-- START Task material --
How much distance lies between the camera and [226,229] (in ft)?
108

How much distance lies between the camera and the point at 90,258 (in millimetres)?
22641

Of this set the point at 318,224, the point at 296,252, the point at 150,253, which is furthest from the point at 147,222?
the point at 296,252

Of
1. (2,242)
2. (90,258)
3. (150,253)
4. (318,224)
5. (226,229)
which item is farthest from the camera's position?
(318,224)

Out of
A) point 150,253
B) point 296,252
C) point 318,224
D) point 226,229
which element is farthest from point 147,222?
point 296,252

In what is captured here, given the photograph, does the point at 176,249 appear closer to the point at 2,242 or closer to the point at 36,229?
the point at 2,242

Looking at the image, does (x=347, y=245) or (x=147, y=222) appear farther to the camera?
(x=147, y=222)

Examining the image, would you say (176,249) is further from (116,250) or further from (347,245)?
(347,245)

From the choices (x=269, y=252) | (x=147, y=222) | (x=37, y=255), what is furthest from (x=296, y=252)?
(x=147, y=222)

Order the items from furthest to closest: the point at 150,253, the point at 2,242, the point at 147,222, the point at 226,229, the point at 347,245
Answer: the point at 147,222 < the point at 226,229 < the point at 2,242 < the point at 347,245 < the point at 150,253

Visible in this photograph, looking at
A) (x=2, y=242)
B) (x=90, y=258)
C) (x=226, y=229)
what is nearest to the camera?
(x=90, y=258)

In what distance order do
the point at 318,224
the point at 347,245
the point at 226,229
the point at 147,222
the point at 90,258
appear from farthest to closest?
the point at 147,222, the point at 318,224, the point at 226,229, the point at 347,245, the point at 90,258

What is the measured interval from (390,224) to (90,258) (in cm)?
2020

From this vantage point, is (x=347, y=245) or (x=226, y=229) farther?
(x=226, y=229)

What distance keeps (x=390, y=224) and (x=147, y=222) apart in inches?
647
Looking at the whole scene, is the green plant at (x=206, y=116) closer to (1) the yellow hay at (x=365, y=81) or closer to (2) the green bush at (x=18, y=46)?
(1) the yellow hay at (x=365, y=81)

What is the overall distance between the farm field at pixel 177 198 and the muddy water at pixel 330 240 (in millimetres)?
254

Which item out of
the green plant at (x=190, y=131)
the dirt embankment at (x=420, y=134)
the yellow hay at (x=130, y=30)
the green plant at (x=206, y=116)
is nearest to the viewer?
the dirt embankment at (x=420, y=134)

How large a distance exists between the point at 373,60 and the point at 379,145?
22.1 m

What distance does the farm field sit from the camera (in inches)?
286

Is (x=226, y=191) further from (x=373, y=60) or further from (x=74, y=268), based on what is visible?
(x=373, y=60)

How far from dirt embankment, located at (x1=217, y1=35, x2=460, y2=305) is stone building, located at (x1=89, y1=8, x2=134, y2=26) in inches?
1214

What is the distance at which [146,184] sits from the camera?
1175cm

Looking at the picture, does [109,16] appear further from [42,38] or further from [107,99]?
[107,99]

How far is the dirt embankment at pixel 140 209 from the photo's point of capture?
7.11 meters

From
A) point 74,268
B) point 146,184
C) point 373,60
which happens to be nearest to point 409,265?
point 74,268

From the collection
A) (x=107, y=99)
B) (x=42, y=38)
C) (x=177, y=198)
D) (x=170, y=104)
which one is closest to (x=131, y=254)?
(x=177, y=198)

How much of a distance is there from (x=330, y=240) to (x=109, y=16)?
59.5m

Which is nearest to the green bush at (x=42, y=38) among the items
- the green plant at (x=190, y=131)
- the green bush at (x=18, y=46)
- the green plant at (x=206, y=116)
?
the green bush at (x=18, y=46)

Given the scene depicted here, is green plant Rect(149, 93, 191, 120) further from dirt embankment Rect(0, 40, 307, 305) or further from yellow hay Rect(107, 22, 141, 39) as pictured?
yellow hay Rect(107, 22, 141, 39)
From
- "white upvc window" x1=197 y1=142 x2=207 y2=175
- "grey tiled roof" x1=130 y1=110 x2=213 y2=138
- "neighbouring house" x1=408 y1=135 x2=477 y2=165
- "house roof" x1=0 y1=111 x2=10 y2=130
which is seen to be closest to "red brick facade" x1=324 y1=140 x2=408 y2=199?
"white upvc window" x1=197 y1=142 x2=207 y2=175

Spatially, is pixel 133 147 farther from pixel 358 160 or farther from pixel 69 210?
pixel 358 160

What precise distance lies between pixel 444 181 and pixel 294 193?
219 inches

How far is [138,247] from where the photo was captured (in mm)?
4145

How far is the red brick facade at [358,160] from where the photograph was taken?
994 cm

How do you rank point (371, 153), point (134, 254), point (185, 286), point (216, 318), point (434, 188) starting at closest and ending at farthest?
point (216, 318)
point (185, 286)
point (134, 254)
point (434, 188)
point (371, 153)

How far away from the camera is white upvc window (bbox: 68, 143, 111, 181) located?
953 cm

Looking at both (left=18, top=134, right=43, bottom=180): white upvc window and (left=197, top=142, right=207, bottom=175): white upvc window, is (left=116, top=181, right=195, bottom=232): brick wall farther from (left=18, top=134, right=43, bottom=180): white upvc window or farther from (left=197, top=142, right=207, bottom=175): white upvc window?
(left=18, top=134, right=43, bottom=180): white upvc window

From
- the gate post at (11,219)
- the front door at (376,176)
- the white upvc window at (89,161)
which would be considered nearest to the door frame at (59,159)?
-- END Task material --
** Problem statement **
Print the whole listing again, exactly.

** Result of this task **
How much distance lies between the camera and [226,229] (in ft)?
108

How much distance lies between the camera and the point at 90,258 (in millimetres)?
22641

Of this set the point at 318,224, the point at 296,252, the point at 150,253, which is furthest from the point at 147,222?
the point at 296,252

Of
1. (2,242)
2. (90,258)
3. (150,253)
4. (318,224)
5. (226,229)
which item is farthest from the camera's position?
(318,224)

Out of
A) point 150,253
B) point 296,252
C) point 318,224
D) point 226,229
which element is farthest from point 147,222?
point 296,252

In what is captured here, given the photograph, does the point at 176,249 appear closer to the point at 2,242 or closer to the point at 36,229?
the point at 2,242

Looking at the image, does (x=347, y=245) or (x=147, y=222) appear farther to the camera?
(x=147, y=222)

Examining the image, would you say (176,249) is further from (116,250) or further from (347,245)?
(347,245)

From the choices (x=269, y=252) | (x=147, y=222) | (x=37, y=255), what is furthest from (x=296, y=252)?
(x=147, y=222)

Order the items from furthest to closest: the point at 150,253, the point at 2,242, the point at 147,222, the point at 226,229, the point at 347,245
Answer: the point at 147,222 < the point at 226,229 < the point at 2,242 < the point at 347,245 < the point at 150,253

Visible in this photograph, looking at
A) (x=2, y=242)
B) (x=90, y=258)
C) (x=226, y=229)
what is nearest to the camera?
(x=90, y=258)

In what distance order do
the point at 318,224
the point at 347,245
the point at 226,229
the point at 147,222
the point at 90,258
appear from farthest to closest?
the point at 147,222, the point at 318,224, the point at 226,229, the point at 347,245, the point at 90,258

What is the measured interval from (390,224) to (90,258) (in cm)?
2020

From this vantage point, is (x=347, y=245) or (x=226, y=229) farther?
(x=226, y=229)

What distance keeps (x=390, y=224) and (x=147, y=222) apart in inches?
647
Looking at the whole scene, is the green plant at (x=206, y=116) closer to (1) the yellow hay at (x=365, y=81) or closer to (2) the green bush at (x=18, y=46)?
(1) the yellow hay at (x=365, y=81)

What is the overall distance between the farm field at pixel 177 198 and the muddy water at pixel 330 240 (in millimetres)?
254

Which item out of
the green plant at (x=190, y=131)
the dirt embankment at (x=420, y=134)
the yellow hay at (x=130, y=30)
the green plant at (x=206, y=116)
is nearest to the viewer?
the dirt embankment at (x=420, y=134)

How large a distance exists between the point at 373,60 and the point at 379,145?
22.1 m

What distance does the farm field sit from the camera (in inches)?
286

Is (x=226, y=191) further from (x=373, y=60) or further from (x=74, y=268), based on what is visible?
(x=373, y=60)

How far from dirt embankment, located at (x1=217, y1=35, x2=460, y2=305) is stone building, located at (x1=89, y1=8, x2=134, y2=26) in inches?
1214

What is the distance at which [146,184] sits from the camera?
1175cm

Looking at the picture, does [109,16] appear further from [42,38] or further from [107,99]?
[107,99]

How far is the dirt embankment at pixel 140 209 from the photo's point of capture?
7.11 meters

From
A) point 74,268
B) point 146,184
C) point 373,60
which happens to be nearest to point 409,265?
point 74,268

From the collection
A) (x=107, y=99)
B) (x=42, y=38)
C) (x=177, y=198)
D) (x=170, y=104)
which one is closest to (x=131, y=254)?
(x=177, y=198)

How much of a distance is there from (x=330, y=240) to (x=109, y=16)?
59.5m

Which is nearest to the green bush at (x=42, y=38) among the items
- the green plant at (x=190, y=131)
- the green bush at (x=18, y=46)
- the green plant at (x=206, y=116)
?
the green bush at (x=18, y=46)

Given the scene depicted here, is green plant Rect(149, 93, 191, 120) further from dirt embankment Rect(0, 40, 307, 305) or further from yellow hay Rect(107, 22, 141, 39) as pictured?
yellow hay Rect(107, 22, 141, 39)
From
- "white upvc window" x1=197 y1=142 x2=207 y2=175
- "grey tiled roof" x1=130 y1=110 x2=213 y2=138
- "neighbouring house" x1=408 y1=135 x2=477 y2=165
- "house roof" x1=0 y1=111 x2=10 y2=130
which is seen to be closest to "red brick facade" x1=324 y1=140 x2=408 y2=199?
"white upvc window" x1=197 y1=142 x2=207 y2=175

Spatially, is pixel 133 147 farther from pixel 358 160 or farther from pixel 69 210?
pixel 358 160

What precise distance lies between pixel 444 181 and pixel 294 193?
219 inches

How far is [138,247] from where the photo was captured (in mm)?
4145

How far is the red brick facade at [358,160] from where the photograph was taken?
994 cm

How do you rank point (371, 153), point (134, 254), point (185, 286), point (216, 318), point (434, 188) starting at closest and ending at farthest?
point (216, 318)
point (185, 286)
point (134, 254)
point (434, 188)
point (371, 153)

How far away from the camera is white upvc window (bbox: 68, 143, 111, 181) located?
953 cm

Looking at both (left=18, top=134, right=43, bottom=180): white upvc window and (left=197, top=142, right=207, bottom=175): white upvc window, is (left=116, top=181, right=195, bottom=232): brick wall farther from (left=18, top=134, right=43, bottom=180): white upvc window or farther from (left=197, top=142, right=207, bottom=175): white upvc window?
(left=18, top=134, right=43, bottom=180): white upvc window

From
- the gate post at (11,219)
- the front door at (376,176)
- the white upvc window at (89,161)
which would be considered nearest to the door frame at (59,159)?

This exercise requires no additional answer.